Prompt> Among the lines of data below, reproduce only those from the one with "Zaniechany religijny budynek" through the one with "Il panorama con", exactly as they stand, both ends included.

Entries shown>

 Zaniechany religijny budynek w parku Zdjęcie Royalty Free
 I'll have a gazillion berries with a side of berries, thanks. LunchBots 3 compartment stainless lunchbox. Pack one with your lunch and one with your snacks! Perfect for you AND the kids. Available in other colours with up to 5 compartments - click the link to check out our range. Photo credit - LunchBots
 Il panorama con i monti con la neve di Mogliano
==
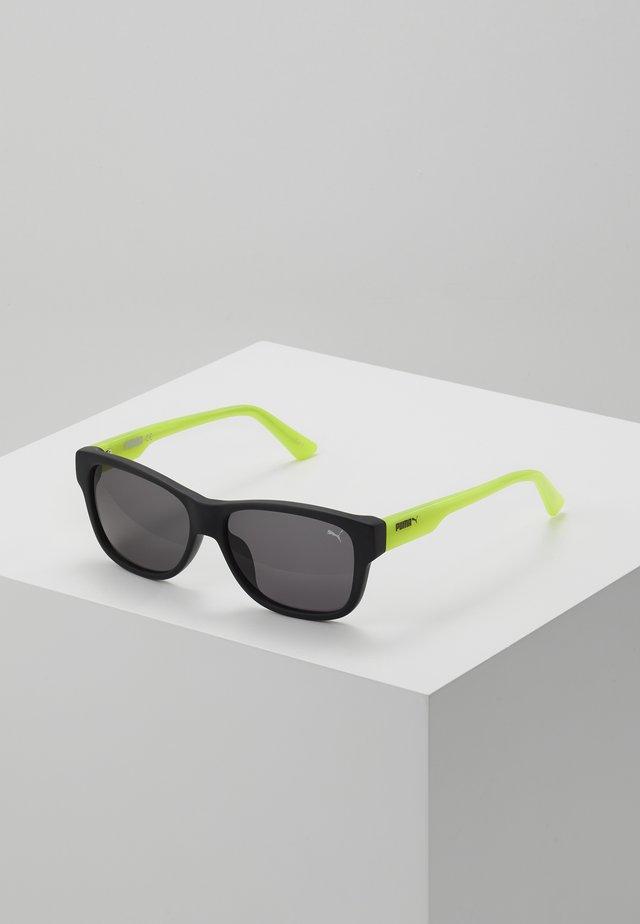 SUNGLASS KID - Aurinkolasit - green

Your solution>
 Zaniechany religijny budynek w parku Zdjęcie Royalty Free
 I'll have a gazillion berries with a side of berries, thanks. LunchBots 3 compartment stainless lunchbox. Pack one with your lunch and one with your snacks! Perfect for you AND the kids. Available in other colours with up to 5 compartments - click the link to check out our range. Photo credit - LunchBots
 Il panorama con i monti con la neve di Mogliano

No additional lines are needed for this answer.